There is a dance that occurs between time and memory, one that can re-shape an event leaving it with added romance, extra drama, further tragedy. Who wants to remember an ordinary day when you can add spice? Which is not to say that it’s a lie, let’s call it, ‘time’s embellishment’. Surely, as long as it is not something controversial that is being is being pulled up from the past, the accuracy of the detail doesn’t matter if the story is good. A bit like buying a well-cut but plain dress: add ribbon and lace, a few tucks, some satin stitch embroidery on the cuff, sew a few pearls onto the neckline, fix a sparkly brooch to the shoulder…. there, that’s better.
So influenced have I been by the power of story and memory that I’ve sometimes re-fashioned details, even gone so far as to write myself into events that pre-date my birth! For thirty-five years I have held onto, and oft repeated, a solid memory of being refused a new swimsuit one summer and made to swim in my gymnastics leotard. I could even remember my mother’s words: ‘It will do fine as a swimsuit, cover you up and save on sun cream.’ Ah! How that carpet of memory was briskly pulled from beneath my feet when, hiding in the same pile of black and white photographs, I found a something to invalidate my version of history. August 1982, Portrush harbour: four cold, wet and smiling children, perched on the diving boards, having just clambered from the sea. There I am, biting my bottom lip in glee, wearing my candy-striped swimsuit (how I loved it!), big sister by my right shoulder, smiling shyly. Our best friends B. and S. are in the photo too, and what do you suppose they are wearing, only leotards.
The whole thing makes me wonder, did Miranda remember that inn in the same way as he described it? Did you, Miranda?
Tarantella, Hilaire Belloc
Do you remember an Inn,
Miranda?
Do you remember an Inn?
And the tedding and the spreading
Of the straw for a bedding,
And the fleas that tease in the High Pyrenees,
And the wine that tasted of tar?
And the cheers and the jeers of the young muleteers
(Under the vine of the dark verandah)?
Do you remember an Inn,
Miranda,
Do you remember an Inn?
And the cheers and the jeers of the young muleteeers
Who hadn’t got a penny,
And who weren’t paying any,
And the hammer at the doors and the Din?
And the Hip!
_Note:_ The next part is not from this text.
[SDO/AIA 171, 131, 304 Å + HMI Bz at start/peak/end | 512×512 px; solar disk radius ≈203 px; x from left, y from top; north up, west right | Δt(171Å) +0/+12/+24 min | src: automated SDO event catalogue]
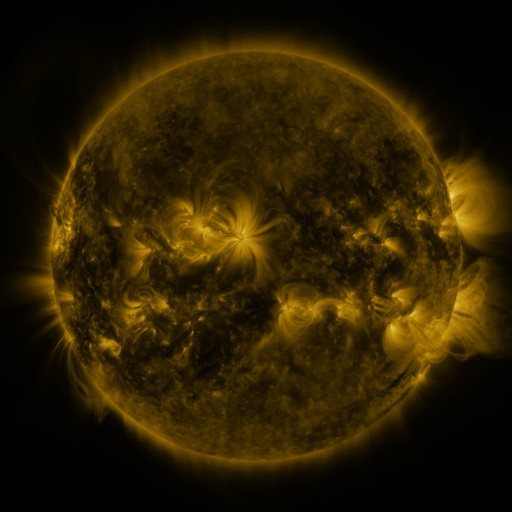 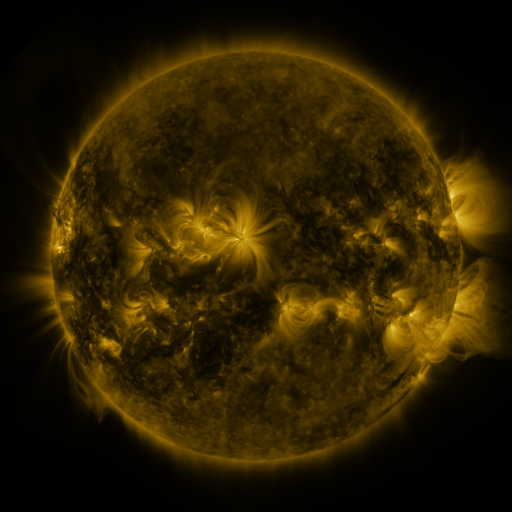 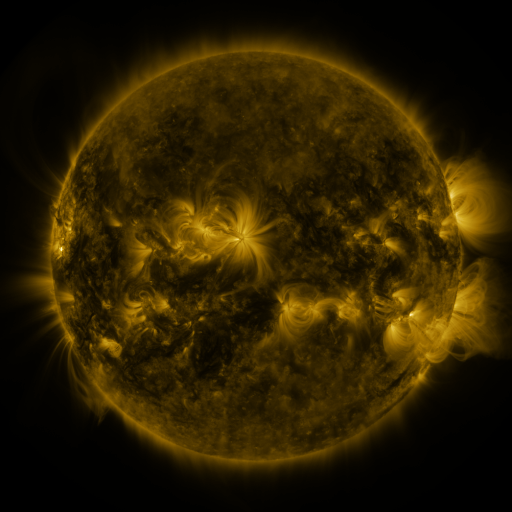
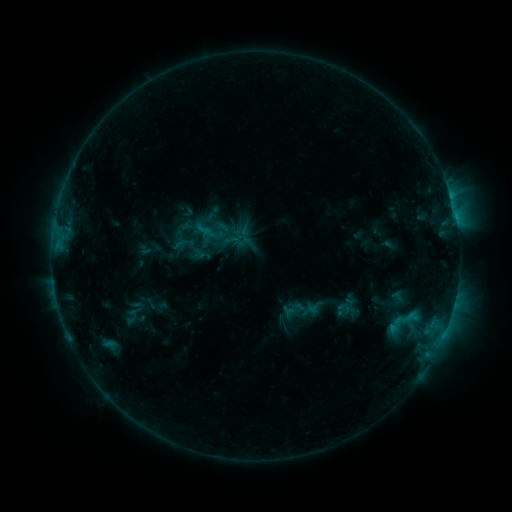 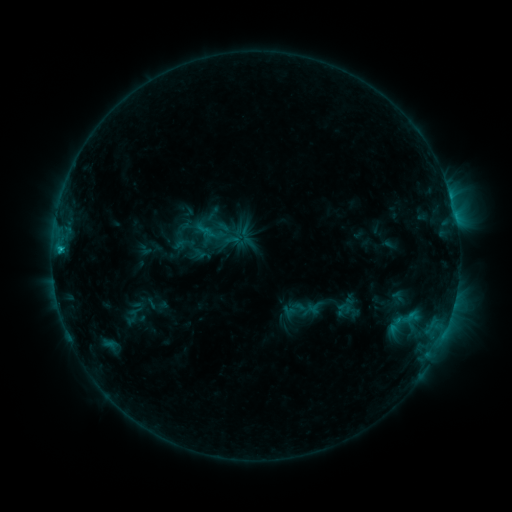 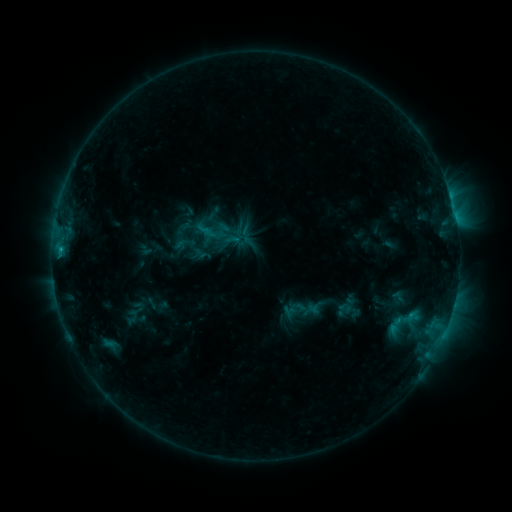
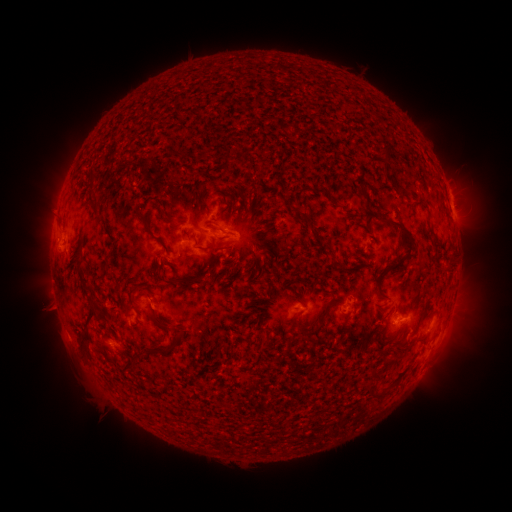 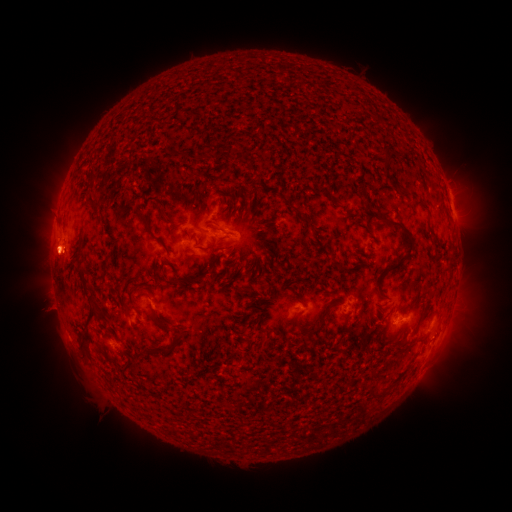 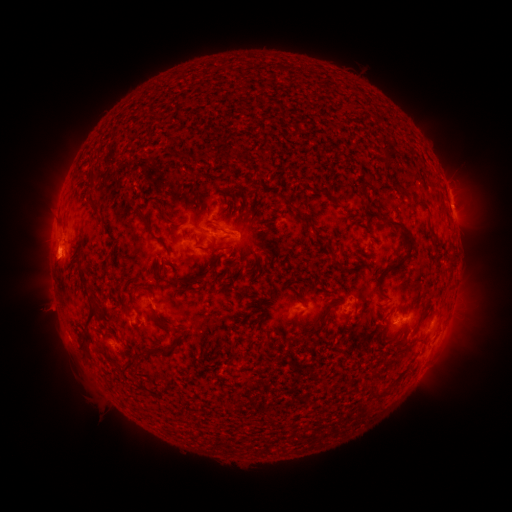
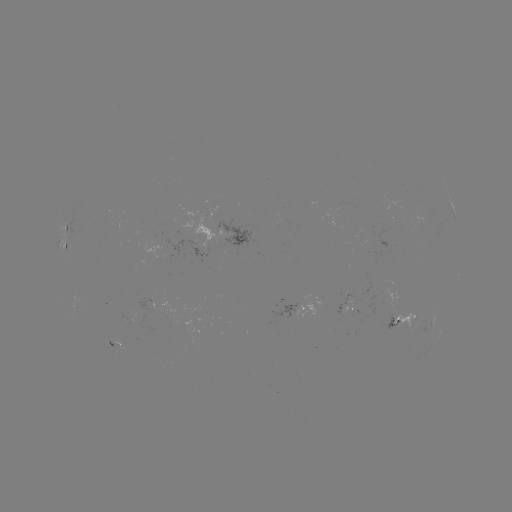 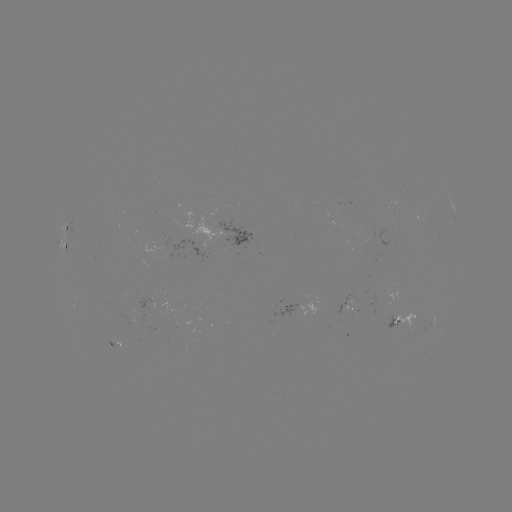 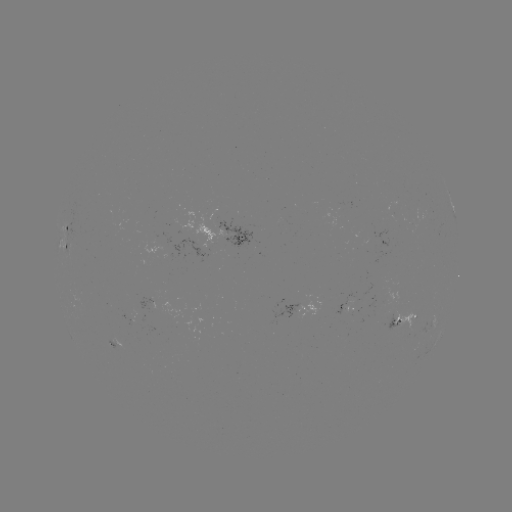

Hop! Hap!
Of the clap
Of the hands to the twirl and the swirl
Of the girl gone chancing,
Glancing,
Dancing,
Backing and advancing,
Snapping of a clapper to the spin
Out and in –
And the Ting, Tong, Tang, of the Guitar.
Do you remember an Inn,
Miranda?
Do you remember an Inn?
Never more;
Miranda,
Never more.
Only the high peaks hoar:
And Aragon a torrent at the door.
No sound
In the walls of the Halls where falls
The tread
Of the feet of the dead to the ground
No sound:
But the boom
Of the far Waterfall like Doom.
A wise man once told me exactly that! That all our memories, and indeed our realities are socially constructed, therefore truth is subjective. Ontological positivism, said he, is the scourge of society. Now I know he let his daughters go swimming in leotards though. No subjective reality about that.